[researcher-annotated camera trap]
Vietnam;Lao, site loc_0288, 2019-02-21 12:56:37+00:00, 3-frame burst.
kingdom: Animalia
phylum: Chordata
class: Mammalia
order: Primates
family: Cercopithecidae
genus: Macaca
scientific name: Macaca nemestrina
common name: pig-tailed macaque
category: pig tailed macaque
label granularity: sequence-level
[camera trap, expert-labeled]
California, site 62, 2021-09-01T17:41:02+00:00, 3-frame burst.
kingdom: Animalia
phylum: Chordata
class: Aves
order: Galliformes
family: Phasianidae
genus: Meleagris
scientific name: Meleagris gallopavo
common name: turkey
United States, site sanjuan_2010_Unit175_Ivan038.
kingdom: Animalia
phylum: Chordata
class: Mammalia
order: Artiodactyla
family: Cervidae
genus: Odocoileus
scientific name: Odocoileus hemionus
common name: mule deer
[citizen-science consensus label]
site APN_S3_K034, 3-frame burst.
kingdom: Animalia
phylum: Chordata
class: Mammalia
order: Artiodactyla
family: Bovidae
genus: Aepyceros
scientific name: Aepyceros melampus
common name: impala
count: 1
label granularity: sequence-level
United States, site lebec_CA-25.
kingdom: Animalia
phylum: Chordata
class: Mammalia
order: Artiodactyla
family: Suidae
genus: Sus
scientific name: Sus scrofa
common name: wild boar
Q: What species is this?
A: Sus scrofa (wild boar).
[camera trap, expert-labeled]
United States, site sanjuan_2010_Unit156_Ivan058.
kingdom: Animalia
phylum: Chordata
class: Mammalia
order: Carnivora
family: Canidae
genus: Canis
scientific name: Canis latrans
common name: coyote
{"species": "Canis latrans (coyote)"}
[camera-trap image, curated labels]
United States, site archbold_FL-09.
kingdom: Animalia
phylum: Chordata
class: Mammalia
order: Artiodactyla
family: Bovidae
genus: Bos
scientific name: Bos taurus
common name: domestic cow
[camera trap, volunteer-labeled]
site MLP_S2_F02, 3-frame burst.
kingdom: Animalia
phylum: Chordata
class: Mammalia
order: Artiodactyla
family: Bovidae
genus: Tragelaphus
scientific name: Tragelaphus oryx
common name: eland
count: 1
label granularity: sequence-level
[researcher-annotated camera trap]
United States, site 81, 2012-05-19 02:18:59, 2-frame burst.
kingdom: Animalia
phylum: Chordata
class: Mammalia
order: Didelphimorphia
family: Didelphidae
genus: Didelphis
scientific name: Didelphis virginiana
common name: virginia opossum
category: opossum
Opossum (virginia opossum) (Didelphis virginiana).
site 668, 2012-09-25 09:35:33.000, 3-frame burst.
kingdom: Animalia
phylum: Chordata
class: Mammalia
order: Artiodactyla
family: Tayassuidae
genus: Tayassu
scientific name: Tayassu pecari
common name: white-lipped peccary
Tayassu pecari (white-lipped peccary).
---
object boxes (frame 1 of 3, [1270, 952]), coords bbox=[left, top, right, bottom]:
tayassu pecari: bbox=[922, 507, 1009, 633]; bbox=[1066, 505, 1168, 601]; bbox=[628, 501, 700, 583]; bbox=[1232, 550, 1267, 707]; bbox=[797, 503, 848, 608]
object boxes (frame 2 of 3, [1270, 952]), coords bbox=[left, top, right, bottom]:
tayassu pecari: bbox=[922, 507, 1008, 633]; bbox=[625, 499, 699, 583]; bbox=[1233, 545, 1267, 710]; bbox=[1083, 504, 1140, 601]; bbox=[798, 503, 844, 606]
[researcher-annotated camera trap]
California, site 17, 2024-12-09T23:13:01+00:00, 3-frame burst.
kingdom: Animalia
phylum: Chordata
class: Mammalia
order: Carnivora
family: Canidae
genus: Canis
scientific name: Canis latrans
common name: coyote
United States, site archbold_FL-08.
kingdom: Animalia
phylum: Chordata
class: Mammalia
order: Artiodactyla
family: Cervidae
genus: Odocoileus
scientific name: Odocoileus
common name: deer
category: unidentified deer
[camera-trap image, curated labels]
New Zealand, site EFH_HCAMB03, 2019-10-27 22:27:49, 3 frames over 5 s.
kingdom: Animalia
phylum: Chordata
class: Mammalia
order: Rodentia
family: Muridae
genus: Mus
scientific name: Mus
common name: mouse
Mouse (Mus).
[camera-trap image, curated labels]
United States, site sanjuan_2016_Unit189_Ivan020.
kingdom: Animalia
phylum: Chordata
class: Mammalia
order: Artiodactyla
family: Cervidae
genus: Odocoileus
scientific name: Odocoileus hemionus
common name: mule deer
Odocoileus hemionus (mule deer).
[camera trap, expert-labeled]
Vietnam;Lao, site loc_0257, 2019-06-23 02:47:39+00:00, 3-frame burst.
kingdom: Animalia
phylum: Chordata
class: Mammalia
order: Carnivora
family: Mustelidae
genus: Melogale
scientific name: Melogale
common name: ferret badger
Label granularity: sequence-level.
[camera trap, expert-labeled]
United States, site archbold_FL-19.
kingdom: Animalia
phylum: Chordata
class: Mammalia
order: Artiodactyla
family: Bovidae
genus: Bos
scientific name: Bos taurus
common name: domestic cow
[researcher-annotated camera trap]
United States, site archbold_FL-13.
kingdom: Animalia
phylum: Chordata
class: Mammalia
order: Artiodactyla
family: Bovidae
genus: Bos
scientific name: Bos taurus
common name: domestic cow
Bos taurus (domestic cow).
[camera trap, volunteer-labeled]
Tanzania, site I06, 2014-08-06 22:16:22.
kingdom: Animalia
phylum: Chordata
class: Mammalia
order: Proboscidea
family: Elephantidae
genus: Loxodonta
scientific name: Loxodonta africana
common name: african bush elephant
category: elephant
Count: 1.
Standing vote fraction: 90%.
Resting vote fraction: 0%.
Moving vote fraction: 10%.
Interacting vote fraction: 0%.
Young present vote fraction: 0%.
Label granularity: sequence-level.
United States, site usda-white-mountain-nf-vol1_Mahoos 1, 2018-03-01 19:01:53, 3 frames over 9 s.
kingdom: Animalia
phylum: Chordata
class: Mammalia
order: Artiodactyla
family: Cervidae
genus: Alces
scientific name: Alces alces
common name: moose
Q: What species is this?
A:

* * * *

Once more, print every line of the material exactly.

Solution to this task>
[researcher-annotated camera trap]
Vietnam;Lao, site loc_0288, 2019-02-21 12:56:37+00:00, 3-frame burst.
kingdom: Animalia
phylum: Chordata
class: Mammalia
order: Primates
family: Cercopithecidae
genus: Macaca
scientific name: Macaca nemestrina
common name: pig-tailed macaque
category: pig tailed macaque
label granularity: sequence-level
[camera trap, expert-labeled]
California, site 62, 2021-09-01T17:41:02+00:00, 3-frame burst.
kingdom: Animalia
phylum: Chordata
class: Aves
order: Galliformes
family: Phasianidae
genus: Meleagris
scientific name: Meleagris gallopavo
common name: turkey
United States, site sanjuan_2010_Unit175_Ivan038.
kingdom: Animalia
phylum: Chordata
class: Mammalia
order: Artiodactyla
family: Cervidae
genus: Odocoileus
scientific name: Odocoileus hemionus
common name: mule deer
[citizen-science consensus label]
site APN_S3_K034, 3-frame burst.
kingdom: Animalia
phylum: Chordata
class: Mammalia
order: Artiodactyla
family: Bovidae
genus: Aepyceros
scientific name: Aepyceros melampus
common name: impala
count: 1
label granularity: sequence-level
United States, site lebec_CA-25.
kingdom: Animalia
phylum: Chordata
class: Mammalia
order: Artiodactyla
family: Suidae
genus: Sus
scientific name: Sus scrofa
common name: wild boar
Q: What species is this?
A: Sus scrofa (wild boar).
[camera trap, expert-labeled]
United States, site sanjuan_2010_Unit156_Ivan058.
kingdom: Animalia
phylum: Chordata
class: Mammalia
order: Carnivora
family: Canidae
genus: Canis
scientific name: Canis latrans
common name: coyote
{"species": "Canis latrans (coyote)"}
[camera-trap image, curated labels]
United States, site archbold_FL-09.
kingdom: Animalia
phylum: Chordata
class: Mammalia
order: Artiodactyla
family: Bovidae
genus: Bos
scientific name: Bos taurus
common name: domestic cow
[camera trap, volunteer-labeled]
site MLP_S2_F02, 3-frame burst.
kingdom: Animalia
phylum: Chordata
class: Mammalia
order: Artiodactyla
family: Bovidae
genus: Tragelaphus
scientific name: Tragelaphus oryx
common name: eland
count: 1
label granularity: sequence-level
[researcher-annotated camera trap]
United States, site 81, 2012-05-19 02:18:59, 2-frame burst.
kingdom: Animalia
phylum: Chordata
class: Mammalia
order: Didelphimorphia
family: Didelphidae
genus: Didelphis
scientific name: Didelphis virginiana
common name: virginia opossum
category: opossum
Opossum (virginia opossum) (Didelphis virginiana).
site 668, 2012-09-25 09:35:33.000, 3-frame burst.
kingdom: Animalia
phylum: Chordata
class: Mammalia
order: Artiodactyla
family: Tayassuidae
genus: Tayassu
scientific name: Tayassu pecari
common name: white-lipped peccary
Tayassu pecari (white-lipped peccary).
---
object boxes (frame 1 of 3, [1270, 952]), coords bbox=[left, top, right, bottom]:
tayassu pecari: bbox=[922, 507, 1009, 633]; bbox=[1066, 505, 1168, 601]; bbox=[628, 501, 700, 583]; bbox=[1232, 550, 1267, 707]; bbox=[797, 503, 848, 608]
object boxes (frame 2 of 3, [1270, 952]), coords bbox=[left, top, right, bottom]:
tayassu pecari: bbox=[922, 507, 1008, 633]; bbox=[625, 499, 699, 583]; bbox=[1233, 545, 1267, 710]; bbox=[1083, 504, 1140, 601]; bbox=[798, 503, 844, 606]
[researcher-annotated camera trap]
California, site 17, 2024-12-09T23:13:01+00:00, 3-frame burst.
kingdom: Animalia
phylum: Chordata
class: Mammalia
order: Carnivora
family: Canidae
genus: Canis
scientific name: Canis latrans
common name: coyote
United States, site archbold_FL-08.
kingdom: Animalia
phylum: Chordata
class: Mammalia
order: Artiodactyla
family: Cervidae
genus: Odocoileus
scientific name: Odocoileus
common name: deer
category: unidentified deer
[camera-trap image, curated labels]
New Zealand, site EFH_HCAMB03, 2019-10-27 22:27:49, 3 frames over 5 s.
kingdom: Animalia
phylum: Chordata
class: Mammalia
order: Rodentia
family: Muridae
genus: Mus
scientific name: Mus
common name: mouse
Mouse (Mus).
[camera-trap image, curated labels]
United States, site sanjuan_2016_Unit189_Ivan020.
kingdom: Animalia
phylum: Chordata
class: Mammalia
order: Artiodactyla
family: Cervidae
genus: Odocoileus
scientific name: Odocoileus hemionus
common name: mule deer
Odocoileus hemionus (mule deer).
[camera trap, expert-labeled]
Vietnam;Lao, site loc_0257, 2019-06-23 02:47:39+00:00, 3-frame burst.
kingdom: Animalia
phylum: Chordata
class: Mammalia
order: Carnivora
family: Mustelidae
genus: Melogale
scientific name: Melogale
common name: ferret badger
Label granularity: sequence-level.
[camera trap, expert-labeled]
United States, site archbold_FL-19.
kingdom: Animalia
phylum: Chordata
class: Mammalia
order: Artiodactyla
family: Bovidae
genus: Bos
scientific name: Bos taurus
common name: domestic cow
[researcher-annotated camera trap]
United States, site archbold_FL-13.
kingdom: Animalia
phylum: Chordata
class: Mammalia
order: Artiodactyla
family: Bovidae
genus: Bos
scientific name: Bos taurus
common name: domestic cow
Bos taurus (domestic cow).
[camera trap, volunteer-labeled]
Tanzania, site I06, 2014-08-06 22:16:22.
kingdom: Animalia
phylum: Chordata
class: Mammalia
order: Proboscidea
family: Elephantidae
genus: Loxodonta
scientific name: Loxodonta africana
common name: african bush elephant
category: elephant
Count: 1.
Standing vote fraction: 90%.
Resting vote fraction: 0%.
Moving vote fraction: 10%.
Interacting vote fraction: 0%.
Young present vote fraction: 0%.
Label granularity: sequence-level.
United States, site usda-white-mountain-nf-vol1_Mahoos 1, 2018-03-01 19:01:53, 3 frames over 9 s.
kingdom: Animalia
phylum: Chordata
class: Mammalia
order: Artiodactyla
family: Cervidae
genus: Alces
scientific name: Alces alces
common name: moose
Q: What species is this?
A:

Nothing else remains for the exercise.